What to do
Copy every line below that has the word "morphology" in it.
*** Dataset entries ***
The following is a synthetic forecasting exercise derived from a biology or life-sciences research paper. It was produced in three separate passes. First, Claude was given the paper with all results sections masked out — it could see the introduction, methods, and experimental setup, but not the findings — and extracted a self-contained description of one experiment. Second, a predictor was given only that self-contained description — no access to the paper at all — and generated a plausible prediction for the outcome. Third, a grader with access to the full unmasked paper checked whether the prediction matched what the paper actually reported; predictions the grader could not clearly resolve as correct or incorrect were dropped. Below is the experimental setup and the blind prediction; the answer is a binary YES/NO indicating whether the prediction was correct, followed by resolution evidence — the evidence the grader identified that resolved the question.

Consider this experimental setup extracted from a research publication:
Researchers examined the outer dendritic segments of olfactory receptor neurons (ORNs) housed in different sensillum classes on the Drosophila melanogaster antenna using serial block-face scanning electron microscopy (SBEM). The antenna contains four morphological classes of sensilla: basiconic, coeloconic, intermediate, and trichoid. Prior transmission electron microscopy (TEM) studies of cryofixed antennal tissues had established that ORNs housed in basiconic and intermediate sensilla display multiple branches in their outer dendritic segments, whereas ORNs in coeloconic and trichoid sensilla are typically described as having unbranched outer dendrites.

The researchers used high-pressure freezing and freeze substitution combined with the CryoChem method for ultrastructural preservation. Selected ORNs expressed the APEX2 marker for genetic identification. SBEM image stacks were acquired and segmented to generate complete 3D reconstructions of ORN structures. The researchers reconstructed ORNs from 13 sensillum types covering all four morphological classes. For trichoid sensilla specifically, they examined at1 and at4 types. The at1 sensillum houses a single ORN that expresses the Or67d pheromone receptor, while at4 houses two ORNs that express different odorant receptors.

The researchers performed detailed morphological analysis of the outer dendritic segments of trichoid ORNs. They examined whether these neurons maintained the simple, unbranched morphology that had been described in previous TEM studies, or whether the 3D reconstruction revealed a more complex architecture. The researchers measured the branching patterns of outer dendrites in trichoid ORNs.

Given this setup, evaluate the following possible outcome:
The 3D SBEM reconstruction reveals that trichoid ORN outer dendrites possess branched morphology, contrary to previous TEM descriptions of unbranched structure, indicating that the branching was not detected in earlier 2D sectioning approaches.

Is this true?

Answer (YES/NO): YES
*** End of Dataset entries ***
Your solution
The researchers performed detailed morphological analysis of the outer dendritic segments of trichoid ORNs. They examined whether these neurons maintained the simple, unbranched morphology that had been described in previous TEM studies, or whether the 3D reconstruction revealed a more complex architecture. The researchers measured the branching patterns of outer dendrites in trichoid ORNs.
The 3D SBEM reconstruction reveals that trichoid ORN outer dendrites possess branched morphology, contrary to previous TEM descriptions of unbranched structure, indicating that the branching was not detected in earlier 2D sectioning approaches.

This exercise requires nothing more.